◆ **Directive**
Render the data from the line with "Of the evergreen" through the end as a Markdown table with the columns Row and Line, numbering each row and leaving out blank lines.

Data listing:
-- start --

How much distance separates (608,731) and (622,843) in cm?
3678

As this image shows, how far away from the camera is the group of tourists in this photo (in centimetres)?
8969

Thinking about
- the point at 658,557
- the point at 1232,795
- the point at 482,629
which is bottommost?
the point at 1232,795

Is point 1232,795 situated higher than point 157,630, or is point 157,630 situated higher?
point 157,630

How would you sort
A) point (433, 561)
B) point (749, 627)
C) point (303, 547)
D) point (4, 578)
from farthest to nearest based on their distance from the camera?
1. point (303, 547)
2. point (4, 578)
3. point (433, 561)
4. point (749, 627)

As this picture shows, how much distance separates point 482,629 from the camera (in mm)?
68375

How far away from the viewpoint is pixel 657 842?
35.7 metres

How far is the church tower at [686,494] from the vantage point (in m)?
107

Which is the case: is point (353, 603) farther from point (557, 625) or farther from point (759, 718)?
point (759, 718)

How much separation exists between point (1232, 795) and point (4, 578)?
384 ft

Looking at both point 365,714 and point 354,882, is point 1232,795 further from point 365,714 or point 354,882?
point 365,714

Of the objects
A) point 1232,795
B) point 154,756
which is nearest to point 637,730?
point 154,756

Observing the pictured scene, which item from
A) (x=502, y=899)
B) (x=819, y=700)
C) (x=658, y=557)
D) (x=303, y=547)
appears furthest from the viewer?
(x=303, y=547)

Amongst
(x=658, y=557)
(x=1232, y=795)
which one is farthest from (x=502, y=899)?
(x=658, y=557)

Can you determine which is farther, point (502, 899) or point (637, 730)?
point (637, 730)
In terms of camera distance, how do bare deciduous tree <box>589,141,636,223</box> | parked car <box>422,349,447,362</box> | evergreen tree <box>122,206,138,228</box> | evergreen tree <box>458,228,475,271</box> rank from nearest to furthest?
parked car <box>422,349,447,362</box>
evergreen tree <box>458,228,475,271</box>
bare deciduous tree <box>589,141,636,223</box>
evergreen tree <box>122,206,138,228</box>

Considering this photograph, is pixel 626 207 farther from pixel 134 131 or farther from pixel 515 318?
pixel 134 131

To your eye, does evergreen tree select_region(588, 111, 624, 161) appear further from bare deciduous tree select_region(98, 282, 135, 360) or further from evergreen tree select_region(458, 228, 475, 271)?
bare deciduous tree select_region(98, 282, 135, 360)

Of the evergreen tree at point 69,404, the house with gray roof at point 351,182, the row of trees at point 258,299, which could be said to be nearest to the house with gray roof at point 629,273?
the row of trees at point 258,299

-- end --

◆ **Final result**
| Row | Line |
|---|---|
| 1 | Of the evergreen tree at point 69,404, the house with gray roof at point 351,182, the row of trees at point 258,299, which could be said to be nearest to the house with gray roof at point 629,273? |
| 2 | the row of trees at point 258,299 |